▶ [Challenge] Please write the entries from the line with "Which of pixel" to the line with "5. the point at 386,415", both included, as a JSON list of strings with one string per line and blank lines left out.

▶ [Input records]
========================
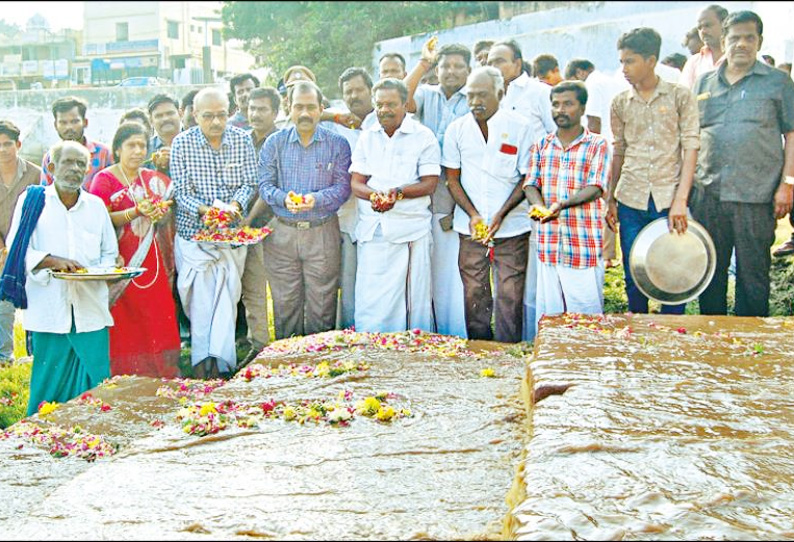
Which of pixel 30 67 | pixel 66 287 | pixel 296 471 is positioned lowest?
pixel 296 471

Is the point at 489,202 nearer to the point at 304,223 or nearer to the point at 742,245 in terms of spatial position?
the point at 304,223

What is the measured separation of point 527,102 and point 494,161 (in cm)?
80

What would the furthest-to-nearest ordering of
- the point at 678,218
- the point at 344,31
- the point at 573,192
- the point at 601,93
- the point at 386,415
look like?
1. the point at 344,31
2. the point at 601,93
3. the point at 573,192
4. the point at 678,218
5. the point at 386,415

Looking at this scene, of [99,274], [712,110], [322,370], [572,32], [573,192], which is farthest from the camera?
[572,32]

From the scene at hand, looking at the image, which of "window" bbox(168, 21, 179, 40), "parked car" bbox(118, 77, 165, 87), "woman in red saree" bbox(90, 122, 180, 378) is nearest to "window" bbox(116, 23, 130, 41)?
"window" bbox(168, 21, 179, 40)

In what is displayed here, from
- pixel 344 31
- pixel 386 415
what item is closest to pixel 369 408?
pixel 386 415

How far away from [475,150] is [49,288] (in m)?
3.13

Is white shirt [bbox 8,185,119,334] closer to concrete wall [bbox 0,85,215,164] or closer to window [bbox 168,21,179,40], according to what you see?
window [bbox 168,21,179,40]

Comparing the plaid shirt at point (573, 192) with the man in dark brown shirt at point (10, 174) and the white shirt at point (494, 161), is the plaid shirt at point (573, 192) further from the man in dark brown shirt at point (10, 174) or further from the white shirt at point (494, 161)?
========================
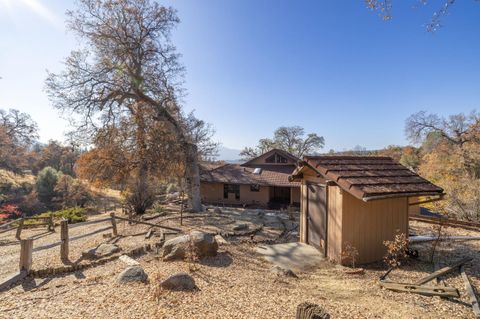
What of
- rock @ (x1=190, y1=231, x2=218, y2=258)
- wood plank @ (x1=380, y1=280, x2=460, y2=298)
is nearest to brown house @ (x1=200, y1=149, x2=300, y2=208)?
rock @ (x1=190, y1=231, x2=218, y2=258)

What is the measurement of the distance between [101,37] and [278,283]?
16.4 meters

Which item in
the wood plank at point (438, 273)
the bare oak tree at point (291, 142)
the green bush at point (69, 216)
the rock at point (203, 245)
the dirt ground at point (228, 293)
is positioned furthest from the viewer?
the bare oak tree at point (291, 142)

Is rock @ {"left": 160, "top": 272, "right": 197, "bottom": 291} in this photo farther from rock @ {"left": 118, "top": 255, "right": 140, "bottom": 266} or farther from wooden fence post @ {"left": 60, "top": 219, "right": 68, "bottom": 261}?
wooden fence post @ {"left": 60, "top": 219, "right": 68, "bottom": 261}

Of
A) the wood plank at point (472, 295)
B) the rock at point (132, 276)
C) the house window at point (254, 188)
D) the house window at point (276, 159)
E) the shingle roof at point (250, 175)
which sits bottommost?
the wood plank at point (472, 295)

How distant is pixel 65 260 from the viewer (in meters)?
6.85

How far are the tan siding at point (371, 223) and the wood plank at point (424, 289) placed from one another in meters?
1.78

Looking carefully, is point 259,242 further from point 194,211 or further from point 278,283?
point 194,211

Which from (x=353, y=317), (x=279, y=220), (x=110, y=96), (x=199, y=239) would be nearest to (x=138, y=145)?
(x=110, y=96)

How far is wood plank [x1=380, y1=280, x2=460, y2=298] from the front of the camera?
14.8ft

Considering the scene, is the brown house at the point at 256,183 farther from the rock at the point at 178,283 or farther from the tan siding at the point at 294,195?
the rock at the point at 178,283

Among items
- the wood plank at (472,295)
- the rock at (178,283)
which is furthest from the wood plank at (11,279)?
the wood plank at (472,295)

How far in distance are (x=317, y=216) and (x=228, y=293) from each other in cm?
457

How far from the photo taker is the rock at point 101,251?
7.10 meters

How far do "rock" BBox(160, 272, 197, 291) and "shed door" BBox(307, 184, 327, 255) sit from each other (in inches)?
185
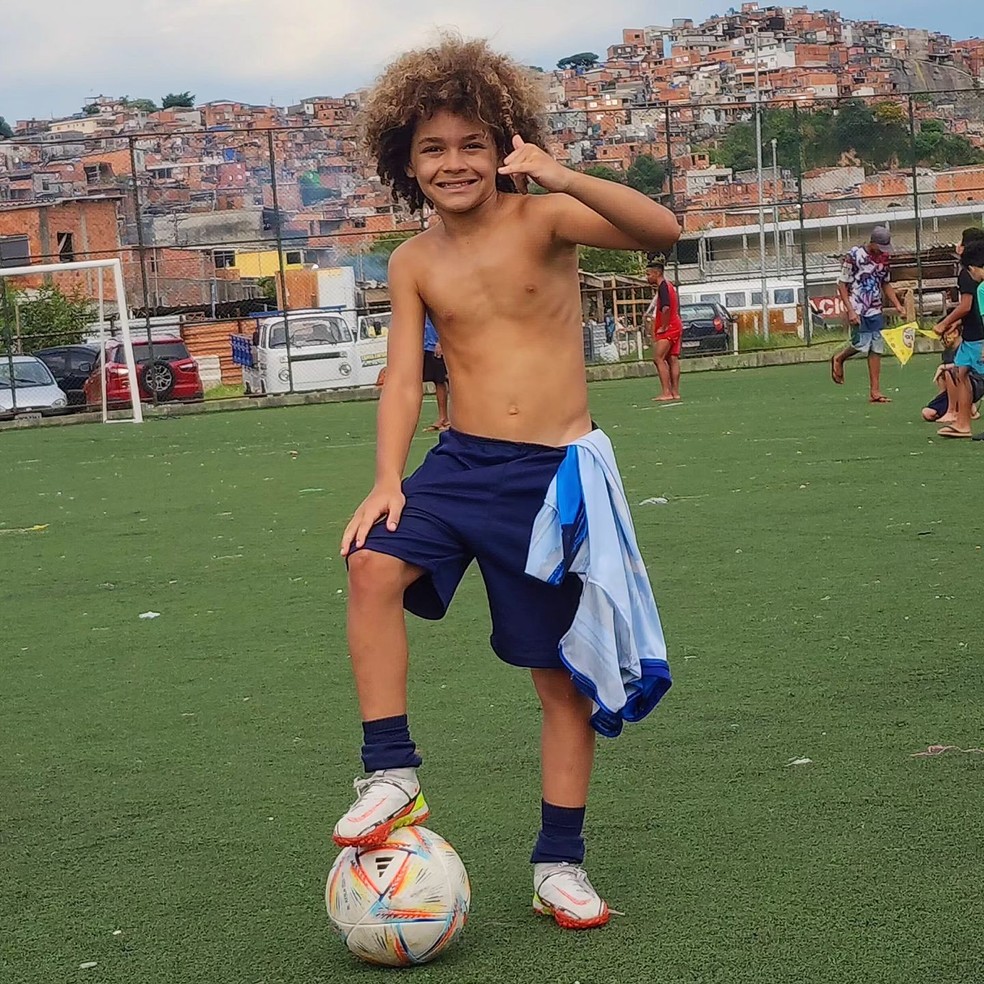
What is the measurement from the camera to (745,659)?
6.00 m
========================
▶ [Solution for this problem]
[
  "Which of pixel 30 67 | pixel 66 287 | pixel 296 471 is positioned lowest?",
  "pixel 296 471",
  "Is the point at 489,202 nearer to the point at 304,223 or nearer to the point at 742,245 in terms of spatial position?",
  "the point at 304,223",
  "What is the measured separation of point 527,102 and point 494,161 (in cm)?",
  "80",
  "What would the furthest-to-nearest ordering of",
  "- the point at 678,218",
  "- the point at 344,31",
  "- the point at 573,192",
  "- the point at 601,93",
  "- the point at 386,415",
  "look like?",
  "1. the point at 344,31",
  "2. the point at 601,93",
  "3. the point at 573,192",
  "4. the point at 678,218",
  "5. the point at 386,415"
]